I pulled myself out of bed, walked out into the kitchen, while passing my husband announced, “I’m going to weigh myself,” and headed to the scale in the garage. I got on the scale with my eyes closed and “bravely” opened them.
I had not gained weight.
I had dropped one quarter of a pound.
I felt so relieved. It’s the journey that matters and to find balance and to get healthy with food and the scale. I can’t be afraid of the scale. It is an object. It can’t love me or ridicule me, and yet, I’ve given it the power to do both.
Scale down: I love you. I can conquer the world.
Scale up: You loser. No one will ever love you. You can’t even keep weight off. Just give up, you can’t do anything.
How demoralizing is that? How unhealthy is that? Giving the scale so much power.
A scale – a mechanical device! I’ve given control of me over to a mechanical device. I climb on asking it to love me. Asking it to affirm me. Asking it to “measure” my worth. Hogwash! This is absurd! I’m quite sure this is one definition of insanity. Doing the same thing over and over hoping for a different outcome. This cycle needs to change. I think I need to remind myself before I get on a scale that whatever that number is, it does not define me. I am worth far more than a number. I am unique and wonderfully made.

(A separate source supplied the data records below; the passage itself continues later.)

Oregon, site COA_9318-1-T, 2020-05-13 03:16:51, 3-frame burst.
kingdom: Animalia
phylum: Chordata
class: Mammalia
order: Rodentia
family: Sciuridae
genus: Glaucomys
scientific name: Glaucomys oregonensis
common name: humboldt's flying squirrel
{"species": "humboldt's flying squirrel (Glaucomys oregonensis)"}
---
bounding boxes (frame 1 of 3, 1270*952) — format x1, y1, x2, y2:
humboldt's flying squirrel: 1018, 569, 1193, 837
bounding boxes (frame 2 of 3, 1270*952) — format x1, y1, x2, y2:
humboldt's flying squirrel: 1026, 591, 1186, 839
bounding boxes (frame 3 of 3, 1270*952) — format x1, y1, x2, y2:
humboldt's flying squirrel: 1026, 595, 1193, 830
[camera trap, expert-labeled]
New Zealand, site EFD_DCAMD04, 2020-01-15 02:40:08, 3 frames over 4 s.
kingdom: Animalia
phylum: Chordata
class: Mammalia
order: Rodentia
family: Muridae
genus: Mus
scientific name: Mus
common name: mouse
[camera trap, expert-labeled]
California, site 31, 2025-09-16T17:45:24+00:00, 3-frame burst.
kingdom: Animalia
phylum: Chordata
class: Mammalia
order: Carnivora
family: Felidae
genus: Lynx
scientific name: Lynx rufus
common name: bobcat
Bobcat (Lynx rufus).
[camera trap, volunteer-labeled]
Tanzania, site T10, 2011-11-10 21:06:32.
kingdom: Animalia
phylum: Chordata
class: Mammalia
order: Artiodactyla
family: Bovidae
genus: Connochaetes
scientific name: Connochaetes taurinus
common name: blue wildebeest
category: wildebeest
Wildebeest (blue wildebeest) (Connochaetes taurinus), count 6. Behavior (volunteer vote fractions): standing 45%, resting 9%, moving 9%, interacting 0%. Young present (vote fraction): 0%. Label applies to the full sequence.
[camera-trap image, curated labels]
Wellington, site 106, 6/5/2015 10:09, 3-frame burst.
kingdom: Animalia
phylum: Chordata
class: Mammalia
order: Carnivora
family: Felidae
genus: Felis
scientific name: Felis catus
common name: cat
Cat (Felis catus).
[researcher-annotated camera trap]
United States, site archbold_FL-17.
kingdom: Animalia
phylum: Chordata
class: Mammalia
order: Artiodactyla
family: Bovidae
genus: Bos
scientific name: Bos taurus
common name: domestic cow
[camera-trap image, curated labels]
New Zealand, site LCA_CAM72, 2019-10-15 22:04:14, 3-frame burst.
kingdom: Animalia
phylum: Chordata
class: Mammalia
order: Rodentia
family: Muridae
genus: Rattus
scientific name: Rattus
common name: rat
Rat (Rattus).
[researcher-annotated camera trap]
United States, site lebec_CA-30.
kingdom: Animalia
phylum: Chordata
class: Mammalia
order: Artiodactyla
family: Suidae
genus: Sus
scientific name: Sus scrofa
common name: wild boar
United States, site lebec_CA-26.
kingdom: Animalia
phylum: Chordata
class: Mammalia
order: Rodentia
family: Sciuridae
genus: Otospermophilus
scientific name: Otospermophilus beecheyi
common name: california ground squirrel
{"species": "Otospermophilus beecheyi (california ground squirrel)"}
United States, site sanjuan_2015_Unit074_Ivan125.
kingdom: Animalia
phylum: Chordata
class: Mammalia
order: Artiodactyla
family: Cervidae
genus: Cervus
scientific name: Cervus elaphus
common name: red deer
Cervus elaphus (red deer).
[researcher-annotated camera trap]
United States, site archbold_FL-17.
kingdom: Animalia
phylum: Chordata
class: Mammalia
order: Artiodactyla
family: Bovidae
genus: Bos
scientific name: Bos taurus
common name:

“I praise you because I am fearfully and wonderfully made; your works are wonderful, I know that full well.”
I am wonderfully made. I am unique and sculpted by God. I am one of a kind and God made me to be exactly who I am. And what God made is good.
I need to soak that up.
During this journey I am discovering many people struggle with the same issues as I do with food. This morning while watching a famous, and hugely successful award winning song writer talk about her struggle with food, on Oprah Winfrey’s Super Soul Sunday, this was confirmed. She claimed she had worked out many challenges in her life but has not been able to work out a healthy relationship with food. Either she was dieting or gaining weight. She added that daily she struggles through questions such as “what will I eat for lunch?” and “what will I eat for dinner?” and “should I have a protein shake for dinner because I ate a big lunch?” and remains overly conscience about food continually. You would think this person was overweight, but no, she was quite thin. You would also think these were questions and struggles of a young person, but no, she was beyond retirement age.
For many a struggle with food is a lifelong challenge. Others who have addictions can stop. The drug addict can take their last drug. The alcoholic can take their last drink. One can stop gambling or engaging in extramarital sex. But those of us who struggle with food cannot stop eating. It’s the cruelest form of addiction. I am determined to get control of food. It must be possible.
Tomorrow will be twenty-three days and I will stay on course today and make it to tomorrow—in control—one hour at a time.